#### Excerpts of spatial question data
=====
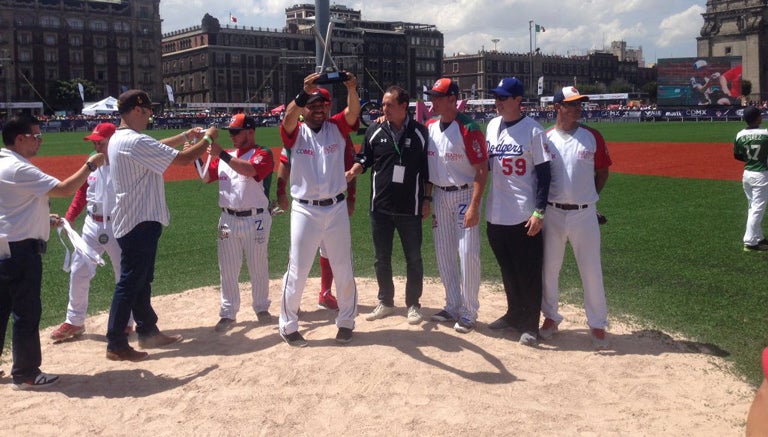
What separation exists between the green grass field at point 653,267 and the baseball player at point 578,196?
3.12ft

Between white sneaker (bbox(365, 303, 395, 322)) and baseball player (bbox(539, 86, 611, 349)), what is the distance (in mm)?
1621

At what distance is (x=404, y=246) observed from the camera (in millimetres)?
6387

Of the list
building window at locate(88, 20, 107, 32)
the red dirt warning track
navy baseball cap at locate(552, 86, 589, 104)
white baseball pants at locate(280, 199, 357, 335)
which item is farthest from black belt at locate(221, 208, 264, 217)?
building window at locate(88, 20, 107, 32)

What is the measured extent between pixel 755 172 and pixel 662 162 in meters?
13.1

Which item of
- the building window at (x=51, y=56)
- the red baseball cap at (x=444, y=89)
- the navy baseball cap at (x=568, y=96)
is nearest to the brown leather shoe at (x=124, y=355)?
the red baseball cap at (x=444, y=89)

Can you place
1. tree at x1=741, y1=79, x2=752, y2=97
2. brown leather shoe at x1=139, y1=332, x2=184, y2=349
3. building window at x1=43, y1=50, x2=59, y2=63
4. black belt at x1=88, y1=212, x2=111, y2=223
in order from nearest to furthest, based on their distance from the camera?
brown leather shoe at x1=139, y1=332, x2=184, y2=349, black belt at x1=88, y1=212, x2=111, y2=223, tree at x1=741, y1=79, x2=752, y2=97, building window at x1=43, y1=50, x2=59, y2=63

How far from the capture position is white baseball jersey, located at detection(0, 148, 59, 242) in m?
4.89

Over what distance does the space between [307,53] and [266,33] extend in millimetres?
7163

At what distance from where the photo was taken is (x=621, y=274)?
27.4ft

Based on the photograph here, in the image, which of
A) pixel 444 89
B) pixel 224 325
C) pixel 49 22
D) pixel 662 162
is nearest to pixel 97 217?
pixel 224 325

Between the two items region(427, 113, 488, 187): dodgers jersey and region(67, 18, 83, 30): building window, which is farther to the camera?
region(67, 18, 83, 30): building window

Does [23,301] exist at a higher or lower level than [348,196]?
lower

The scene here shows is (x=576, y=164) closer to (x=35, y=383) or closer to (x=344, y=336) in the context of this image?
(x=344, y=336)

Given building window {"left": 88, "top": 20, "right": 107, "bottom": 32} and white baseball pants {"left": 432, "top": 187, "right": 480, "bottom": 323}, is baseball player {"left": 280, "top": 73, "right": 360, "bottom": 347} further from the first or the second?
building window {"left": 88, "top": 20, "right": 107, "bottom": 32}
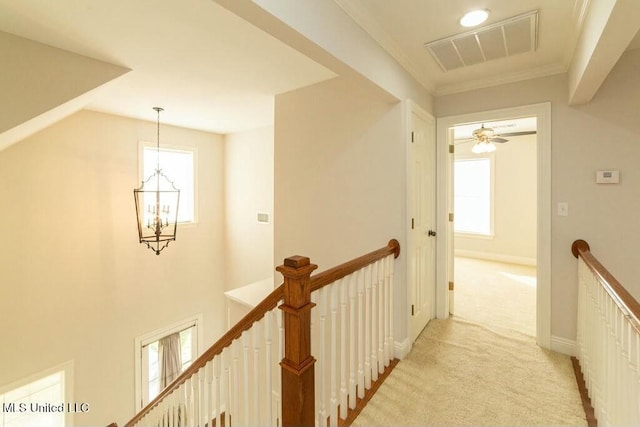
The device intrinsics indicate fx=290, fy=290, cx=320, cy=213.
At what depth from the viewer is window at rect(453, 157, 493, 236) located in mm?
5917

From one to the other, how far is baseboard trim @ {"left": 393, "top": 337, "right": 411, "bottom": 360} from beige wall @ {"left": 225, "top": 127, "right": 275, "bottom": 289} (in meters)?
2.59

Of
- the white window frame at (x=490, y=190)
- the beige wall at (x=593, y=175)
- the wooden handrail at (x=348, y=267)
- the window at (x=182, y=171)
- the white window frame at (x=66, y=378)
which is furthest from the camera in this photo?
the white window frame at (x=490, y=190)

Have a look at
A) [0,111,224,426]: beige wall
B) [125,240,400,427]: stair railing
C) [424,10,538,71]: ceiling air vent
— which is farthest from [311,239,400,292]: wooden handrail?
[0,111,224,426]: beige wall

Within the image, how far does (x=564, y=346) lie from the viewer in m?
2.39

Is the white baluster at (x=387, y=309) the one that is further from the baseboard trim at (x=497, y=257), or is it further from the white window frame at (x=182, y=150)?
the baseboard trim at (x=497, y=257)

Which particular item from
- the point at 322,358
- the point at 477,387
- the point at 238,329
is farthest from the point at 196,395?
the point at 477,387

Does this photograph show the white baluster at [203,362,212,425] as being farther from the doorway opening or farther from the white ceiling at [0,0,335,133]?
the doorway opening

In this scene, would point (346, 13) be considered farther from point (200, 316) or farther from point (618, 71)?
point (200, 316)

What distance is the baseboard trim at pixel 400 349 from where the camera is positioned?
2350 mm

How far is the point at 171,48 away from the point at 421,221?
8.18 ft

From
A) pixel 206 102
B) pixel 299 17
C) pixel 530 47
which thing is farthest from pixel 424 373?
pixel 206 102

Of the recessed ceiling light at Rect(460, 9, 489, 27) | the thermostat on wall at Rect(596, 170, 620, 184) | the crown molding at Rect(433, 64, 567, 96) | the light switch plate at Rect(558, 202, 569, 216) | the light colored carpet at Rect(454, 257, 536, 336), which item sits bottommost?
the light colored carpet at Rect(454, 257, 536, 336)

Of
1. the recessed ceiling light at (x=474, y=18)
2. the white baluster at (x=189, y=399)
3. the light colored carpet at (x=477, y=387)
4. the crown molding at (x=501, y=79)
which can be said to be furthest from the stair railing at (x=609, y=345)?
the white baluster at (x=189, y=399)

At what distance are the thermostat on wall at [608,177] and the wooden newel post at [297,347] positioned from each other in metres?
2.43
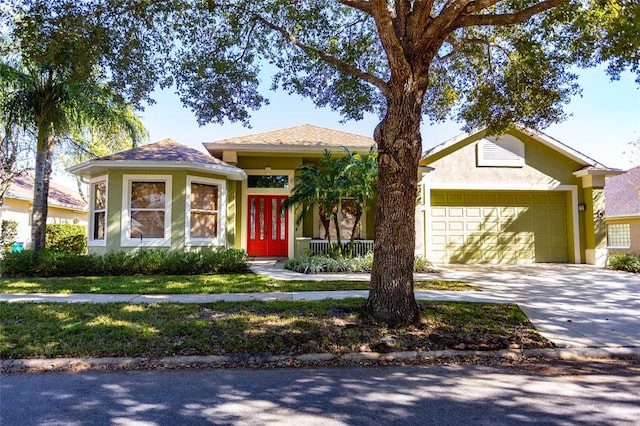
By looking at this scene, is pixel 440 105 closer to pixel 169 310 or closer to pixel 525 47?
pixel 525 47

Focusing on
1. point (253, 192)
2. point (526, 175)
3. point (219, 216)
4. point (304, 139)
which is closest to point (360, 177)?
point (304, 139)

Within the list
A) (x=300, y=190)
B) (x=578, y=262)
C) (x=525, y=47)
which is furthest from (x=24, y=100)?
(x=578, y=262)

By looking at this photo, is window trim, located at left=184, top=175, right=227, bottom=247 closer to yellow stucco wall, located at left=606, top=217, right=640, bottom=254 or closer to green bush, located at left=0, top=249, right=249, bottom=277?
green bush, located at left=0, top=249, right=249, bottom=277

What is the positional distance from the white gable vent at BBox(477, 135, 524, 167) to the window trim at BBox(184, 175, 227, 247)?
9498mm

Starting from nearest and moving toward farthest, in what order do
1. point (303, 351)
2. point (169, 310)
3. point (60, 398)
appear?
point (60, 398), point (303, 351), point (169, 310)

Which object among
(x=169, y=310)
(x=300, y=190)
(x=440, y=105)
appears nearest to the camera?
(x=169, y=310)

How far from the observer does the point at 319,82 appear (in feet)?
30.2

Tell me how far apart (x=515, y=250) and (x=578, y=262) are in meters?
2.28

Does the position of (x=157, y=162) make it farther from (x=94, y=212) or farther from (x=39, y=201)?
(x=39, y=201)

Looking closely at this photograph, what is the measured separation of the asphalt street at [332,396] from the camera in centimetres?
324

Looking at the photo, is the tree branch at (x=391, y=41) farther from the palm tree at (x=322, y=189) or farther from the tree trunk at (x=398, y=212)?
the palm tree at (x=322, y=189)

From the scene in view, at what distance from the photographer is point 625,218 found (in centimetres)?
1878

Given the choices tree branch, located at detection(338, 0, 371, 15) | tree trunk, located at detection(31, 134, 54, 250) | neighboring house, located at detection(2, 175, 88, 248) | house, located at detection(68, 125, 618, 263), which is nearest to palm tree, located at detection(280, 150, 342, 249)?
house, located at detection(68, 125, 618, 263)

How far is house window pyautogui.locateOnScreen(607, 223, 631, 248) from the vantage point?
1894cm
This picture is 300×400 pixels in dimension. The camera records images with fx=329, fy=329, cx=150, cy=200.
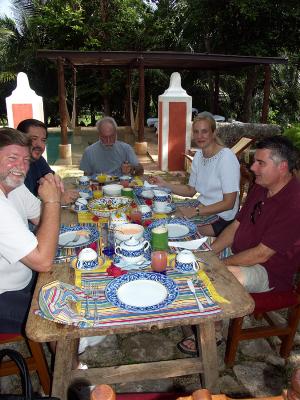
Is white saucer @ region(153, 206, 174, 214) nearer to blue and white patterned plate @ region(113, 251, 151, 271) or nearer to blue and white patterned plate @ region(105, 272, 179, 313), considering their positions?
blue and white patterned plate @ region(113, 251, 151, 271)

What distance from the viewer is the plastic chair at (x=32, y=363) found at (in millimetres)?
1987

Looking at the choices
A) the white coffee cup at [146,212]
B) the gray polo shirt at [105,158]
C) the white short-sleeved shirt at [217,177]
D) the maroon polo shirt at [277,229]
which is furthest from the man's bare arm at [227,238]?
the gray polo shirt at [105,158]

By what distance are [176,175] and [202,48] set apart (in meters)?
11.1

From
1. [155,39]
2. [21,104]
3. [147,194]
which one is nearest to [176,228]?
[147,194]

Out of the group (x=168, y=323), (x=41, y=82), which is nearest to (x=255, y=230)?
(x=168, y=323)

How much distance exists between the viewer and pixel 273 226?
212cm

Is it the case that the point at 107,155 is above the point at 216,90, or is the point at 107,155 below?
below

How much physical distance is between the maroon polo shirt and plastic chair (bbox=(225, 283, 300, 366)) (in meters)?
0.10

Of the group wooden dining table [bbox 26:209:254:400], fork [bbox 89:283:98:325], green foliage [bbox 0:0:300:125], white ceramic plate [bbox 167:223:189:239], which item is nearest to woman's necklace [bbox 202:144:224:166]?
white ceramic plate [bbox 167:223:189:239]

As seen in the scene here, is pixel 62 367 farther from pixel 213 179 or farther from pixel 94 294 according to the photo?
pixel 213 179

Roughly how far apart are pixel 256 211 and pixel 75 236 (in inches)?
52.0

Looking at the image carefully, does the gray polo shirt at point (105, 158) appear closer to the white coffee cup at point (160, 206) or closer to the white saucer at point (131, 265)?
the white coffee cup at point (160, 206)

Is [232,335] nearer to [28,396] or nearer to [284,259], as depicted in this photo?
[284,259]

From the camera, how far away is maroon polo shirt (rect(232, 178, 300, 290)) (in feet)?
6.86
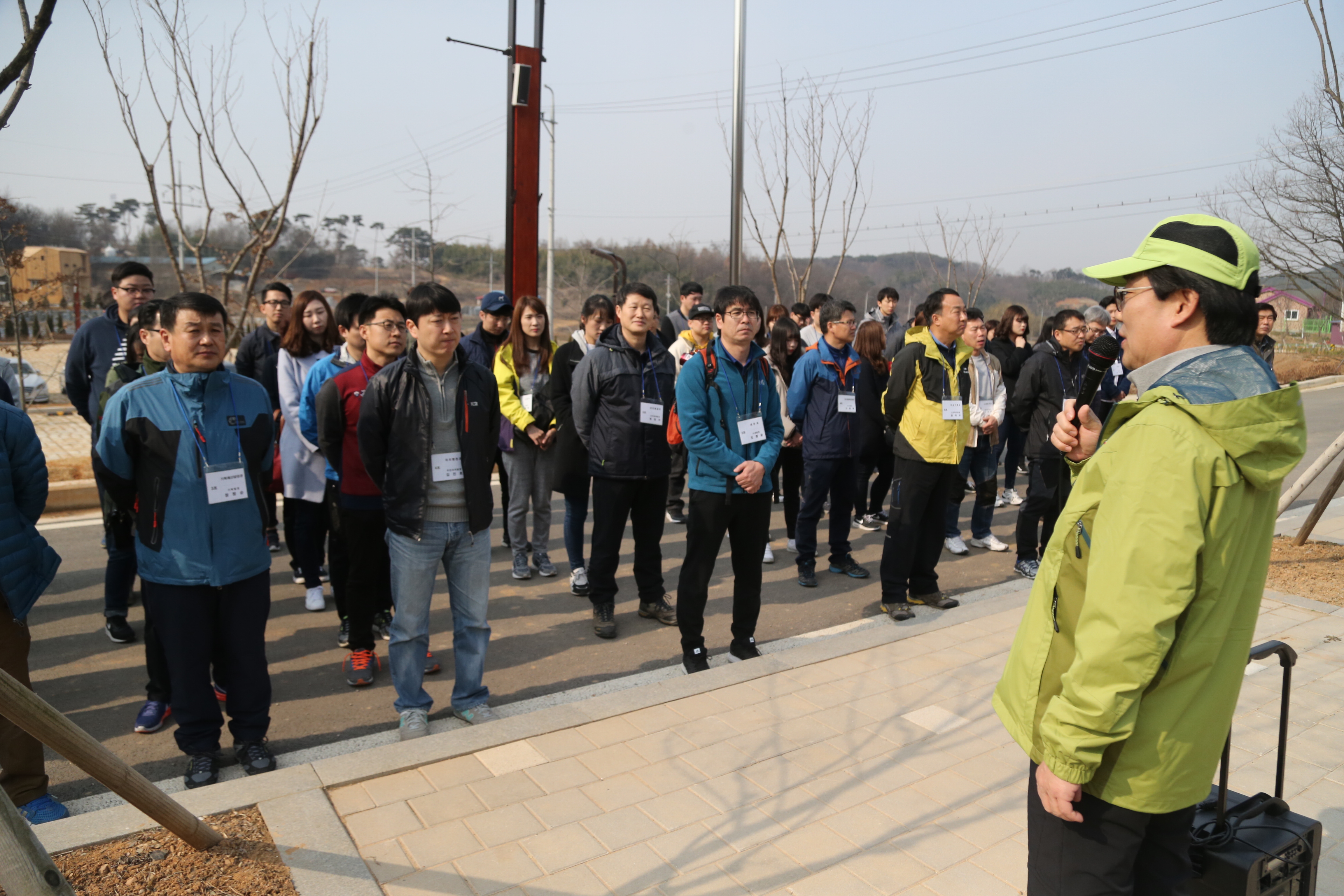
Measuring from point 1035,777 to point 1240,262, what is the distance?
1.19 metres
=====
#### REQUIRED TASK
Copy verbatim the span that begins at the line containing "What distance from the viewer" and ends at the last line of the material, inclusive of both; exclude pictures.

#### TASK OUTPUT
What distance from the viewer is the plastic chair at (x=32, y=363) found at (in millimetres)?
1987

Looking at the choices
A) the white coffee cup at [146,212]
B) the gray polo shirt at [105,158]
C) the white short-sleeved shirt at [217,177]
D) the maroon polo shirt at [277,229]
which is furthest from the man's bare arm at [227,238]?
the gray polo shirt at [105,158]

By what distance are [176,175] and [202,48] set apart (in meters)?
11.1

From
1. [155,39]
2. [21,104]
3. [147,194]
which one is nearest to [176,228]?
[147,194]

Out of the group (x=168, y=323), (x=41, y=82), which is nearest to (x=255, y=230)?
(x=168, y=323)

How much distance exists between the viewer and pixel 273 226?
212cm

Is it the case that the point at 107,155 is above the point at 216,90, or is the point at 107,155 below?
below

How much physical distance is between the maroon polo shirt and plastic chair (bbox=(225, 283, 300, 366)) (in meters)?
0.10

Of the group wooden dining table [bbox 26:209:254:400], fork [bbox 89:283:98:325], green foliage [bbox 0:0:300:125], white ceramic plate [bbox 167:223:189:239], which item is nearest to woman's necklace [bbox 202:144:224:166]?
white ceramic plate [bbox 167:223:189:239]

As seen in the scene here, is pixel 62 367 farther from pixel 213 179 or farther from pixel 94 294 according to the photo?
pixel 213 179

Roughly how far apart are pixel 256 211 and pixel 75 236 (in inches)?
52.0

Looking at the image carefully, does the gray polo shirt at point (105, 158) appear closer to the white coffee cup at point (160, 206) or closer to the white saucer at point (131, 265)?
the white coffee cup at point (160, 206)

Is [232,335] nearer to [28,396] or nearer to [284,259], as depicted in this photo?
[284,259]

From the camera, how far away is maroon polo shirt (rect(232, 178, 300, 290)) (in feet)?
6.86
Measuring from point 1035,777 to point 1240,262, what is the distance?
1.19 metres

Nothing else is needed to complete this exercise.